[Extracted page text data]

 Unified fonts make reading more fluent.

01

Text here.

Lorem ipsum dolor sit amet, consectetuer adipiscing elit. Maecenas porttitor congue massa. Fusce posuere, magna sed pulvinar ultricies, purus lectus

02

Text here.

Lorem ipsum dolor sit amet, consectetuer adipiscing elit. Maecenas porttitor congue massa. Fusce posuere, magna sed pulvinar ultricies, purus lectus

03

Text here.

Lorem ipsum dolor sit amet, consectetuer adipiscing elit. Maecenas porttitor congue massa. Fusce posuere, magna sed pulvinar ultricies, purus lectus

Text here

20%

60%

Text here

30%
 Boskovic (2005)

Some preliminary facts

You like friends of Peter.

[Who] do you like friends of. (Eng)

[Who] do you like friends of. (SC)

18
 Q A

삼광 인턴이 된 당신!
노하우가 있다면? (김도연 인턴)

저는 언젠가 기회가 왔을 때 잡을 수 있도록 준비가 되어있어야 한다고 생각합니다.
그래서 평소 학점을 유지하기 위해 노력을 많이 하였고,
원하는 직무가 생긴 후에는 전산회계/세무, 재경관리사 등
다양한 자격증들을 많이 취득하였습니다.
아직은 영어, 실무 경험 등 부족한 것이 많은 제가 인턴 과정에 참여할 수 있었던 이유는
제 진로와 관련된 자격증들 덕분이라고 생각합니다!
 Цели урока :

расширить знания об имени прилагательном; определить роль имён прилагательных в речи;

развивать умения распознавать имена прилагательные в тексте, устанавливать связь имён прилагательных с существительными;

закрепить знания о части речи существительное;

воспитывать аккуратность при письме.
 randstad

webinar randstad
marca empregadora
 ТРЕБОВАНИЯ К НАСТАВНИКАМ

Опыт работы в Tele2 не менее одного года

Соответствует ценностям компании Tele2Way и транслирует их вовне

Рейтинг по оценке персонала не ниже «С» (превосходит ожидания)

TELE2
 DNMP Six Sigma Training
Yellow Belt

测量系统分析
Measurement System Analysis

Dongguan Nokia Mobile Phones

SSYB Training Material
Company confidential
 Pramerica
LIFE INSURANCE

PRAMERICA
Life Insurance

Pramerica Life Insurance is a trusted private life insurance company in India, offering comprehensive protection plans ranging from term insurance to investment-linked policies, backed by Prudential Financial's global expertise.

**The task:** Copy task for the entries above: every line with the string "생각합니다".

**Response to the exercise:**
저는 언젠가 기회가 왔을 때 잡을 수 있도록 준비가 되어있어야 한다고 생각합니다.
제 진로와 관련된 자격증들 덕분이라고 생각합니다!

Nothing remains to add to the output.